▶ [What is required] Return each line of the data below exactly, omitting any pictures.

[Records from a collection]

•••••

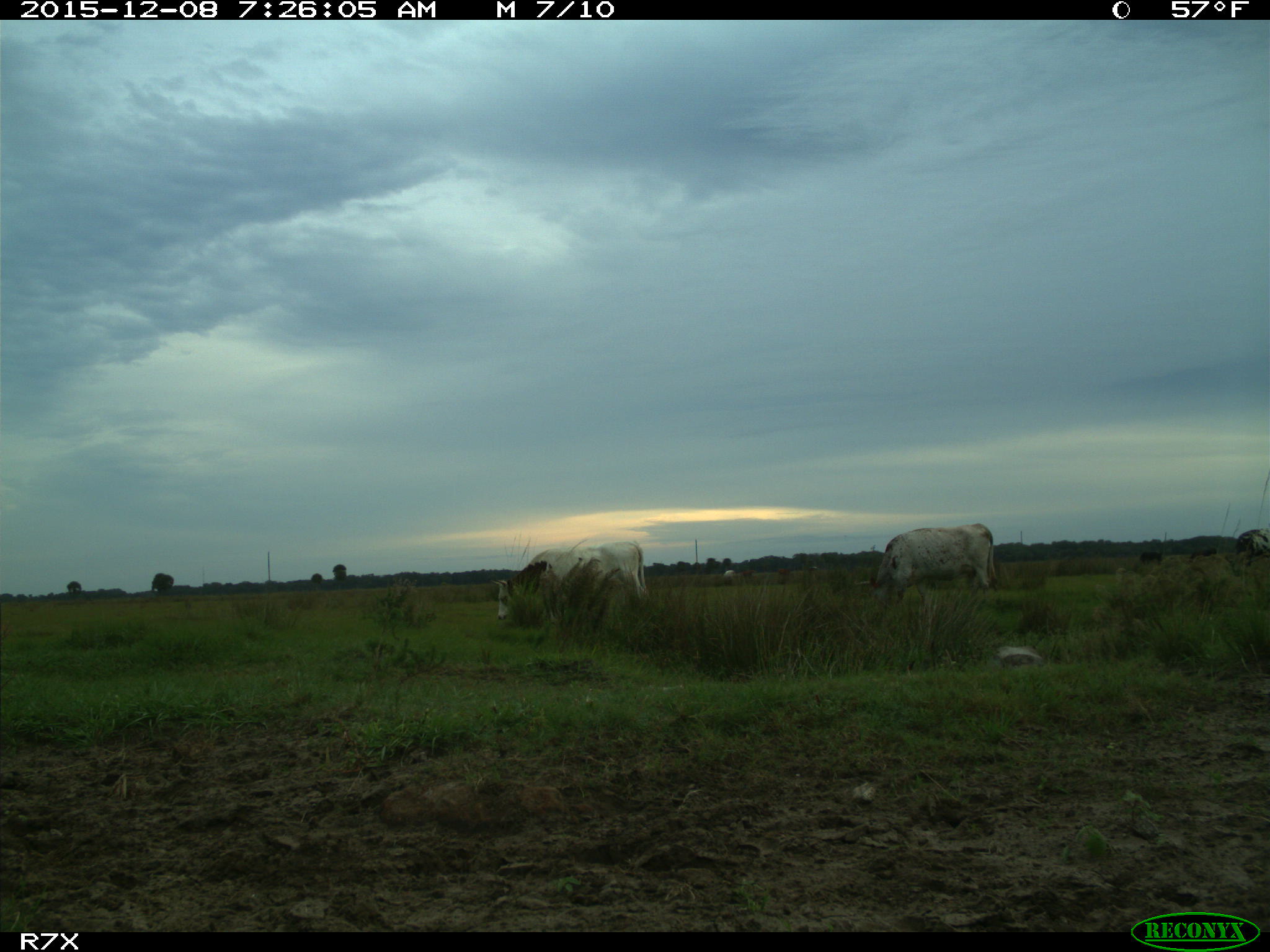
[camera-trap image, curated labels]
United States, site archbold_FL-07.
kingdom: Animalia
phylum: Chordata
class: Mammalia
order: Artiodactyla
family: Bovidae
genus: Bos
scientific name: Bos taurus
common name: domestic cow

•••••

▶ [Reply to the task]
[camera-trap image, curated labels]
United States, site archbold_FL-07.
kingdom: Animalia
phylum: Chordata
class: Mammalia
order: Artiodactyla
family: Bovidae
genus: Bos
scientific name: Bos taurus
common name: domestic cow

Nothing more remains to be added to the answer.